Ralf Heiligtag, Jahrgang 1958, ist Diplom-Ingenieur der Fachrichtung Maschinenbau. Über Positionen in Konstruktion, Projektierung, Verkauf und Marketing führte ihn sein beruflicher Werdegang in die Geschäftsleitung mehrerer mittelständischer Unternehmen der chemischen Industrie. Neben dem Beruf pflegte er seit 1975 sein Hobby Oldtimertechnik und setzt dies bis heute fort. Ein Schwerpunkt liegt dabei auf den in diesem Buch behandelten Fahrzeugen.

2.1 Motor

Zum Warmlaufen beginnen wir mit einem ebenso einfachen wie nützlichen Werkzeug, das für Isettafahrer wie auch für Motorradfreunde zu gebrauchen ist. Die ausschließlich auf BMW 600 und 700 konditionierten Boxerfans können dieses Kapitel überspringen, weil es an den Vergasern ihrer Fahrzeuge keine derart widerspenstigen Druckfedern gibt.

2.1.1 Spannvorrichtung für Vergaserschieber-Feder


Frage

Ich habe immer wieder Schwierigkeiten, den Gaszugnippel in den Gasschieber einzuhängen. Denn dabei muss man die lange Druckfeder so weit wie möglich zusammendrücken und mit dem Gaszugnippel durch das „Schlüsselloch“ am Boden des Gasschiebers zielen. Gleichzeitig darf aber der Gaszug nicht zurück in den Vergaserdekkel rutschen. Gibt es da einen Trick?

Antwort

Einen solchen Trick gibt es tatsächlich. Hier ist er.

Bei Wartungsarbeiten an einer Bella Signorina aus Borgo Panigale (vulgo: eine Königswellen-Ducati 900 SS von 1978) bekam ich es mit zwei italienischen Dell‘Orto-Vergasern PHF 32 zu tun, die ähnlich aufgebaut sind wie der BING-Vergaser der Isetta: Ein runder Kolbenschieber mit Nadel wird vom Gaszug nach oben gezogen und von einer langen Druckfeder niedergedrückt.

Wie jeder Isettafahrer weiß, ist das Einhängen des Gaszugnippels in den Vergaserschieber schwierig, weil der Seilzug durch die Druckfeder geht und man die Feder sehr stark zusammendrücken muss, um den Gaszugnippel durch die schlüssellochähnliche Bohrung am Grund des Schiebers zu fädeln. Mit Übung und Geduld geht das bei den BINGs aber relativ problemlos.

## Extrahierte Einträge
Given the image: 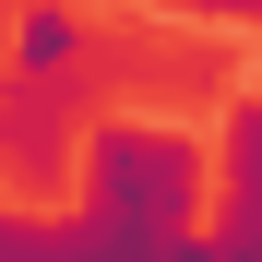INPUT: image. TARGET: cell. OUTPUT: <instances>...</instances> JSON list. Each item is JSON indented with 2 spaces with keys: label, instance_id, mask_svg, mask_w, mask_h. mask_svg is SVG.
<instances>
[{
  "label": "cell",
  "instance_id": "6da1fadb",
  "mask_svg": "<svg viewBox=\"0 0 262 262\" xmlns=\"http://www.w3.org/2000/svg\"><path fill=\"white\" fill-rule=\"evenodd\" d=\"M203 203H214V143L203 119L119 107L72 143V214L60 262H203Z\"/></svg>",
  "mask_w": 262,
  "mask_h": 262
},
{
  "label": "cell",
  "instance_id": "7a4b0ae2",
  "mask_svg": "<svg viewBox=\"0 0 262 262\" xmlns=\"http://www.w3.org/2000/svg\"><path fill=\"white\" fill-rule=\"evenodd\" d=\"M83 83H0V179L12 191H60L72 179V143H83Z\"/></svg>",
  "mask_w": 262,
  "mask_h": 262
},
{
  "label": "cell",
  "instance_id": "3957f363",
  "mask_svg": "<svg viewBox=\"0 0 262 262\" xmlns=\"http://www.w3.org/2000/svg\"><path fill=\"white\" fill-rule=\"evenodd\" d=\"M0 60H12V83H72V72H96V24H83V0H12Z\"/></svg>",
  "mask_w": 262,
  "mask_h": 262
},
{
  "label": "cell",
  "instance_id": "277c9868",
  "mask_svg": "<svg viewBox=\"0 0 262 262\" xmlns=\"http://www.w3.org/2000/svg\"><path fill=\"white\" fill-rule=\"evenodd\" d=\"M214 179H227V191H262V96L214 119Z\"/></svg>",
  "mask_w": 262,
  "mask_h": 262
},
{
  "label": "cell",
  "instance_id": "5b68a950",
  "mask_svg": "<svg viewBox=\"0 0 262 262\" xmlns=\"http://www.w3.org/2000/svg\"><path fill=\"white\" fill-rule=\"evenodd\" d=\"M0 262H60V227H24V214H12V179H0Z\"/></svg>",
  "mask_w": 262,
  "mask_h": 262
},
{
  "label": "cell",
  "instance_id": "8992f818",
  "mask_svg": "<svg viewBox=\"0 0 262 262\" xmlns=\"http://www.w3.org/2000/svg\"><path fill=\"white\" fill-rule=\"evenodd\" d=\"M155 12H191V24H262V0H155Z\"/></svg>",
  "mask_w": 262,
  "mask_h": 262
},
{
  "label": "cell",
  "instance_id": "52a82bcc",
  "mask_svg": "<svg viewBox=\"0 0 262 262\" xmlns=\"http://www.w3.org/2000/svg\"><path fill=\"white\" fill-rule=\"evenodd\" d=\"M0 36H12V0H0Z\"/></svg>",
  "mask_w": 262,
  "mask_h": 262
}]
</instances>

## Gestellte Aufgabe
Gib den Abschnitt des Textauszugs wortgetreu wieder, beginnend bei „2.1.1 Spannvorrichtung für“ und fortlaufend bis einschließlich „da einen Trick?“.

## Nachstehende Antwort
2.1.1 Spannvorrichtung für Vergaserschieber-Feder


Frage

Ich habe immer wieder Schwierigkeiten, den Gaszugnippel in den Gasschieber einzuhängen. Denn dabei muss man die lange Druckfeder so weit wie möglich zusammendrücken und mit dem Gaszugnippel durch das „Schlüsselloch“ am Boden des Gasschiebers zielen. Gleichzeitig darf aber der Gaszug nicht zurück in den Vergaserdekkel rutschen. Gibt es da einen Trick?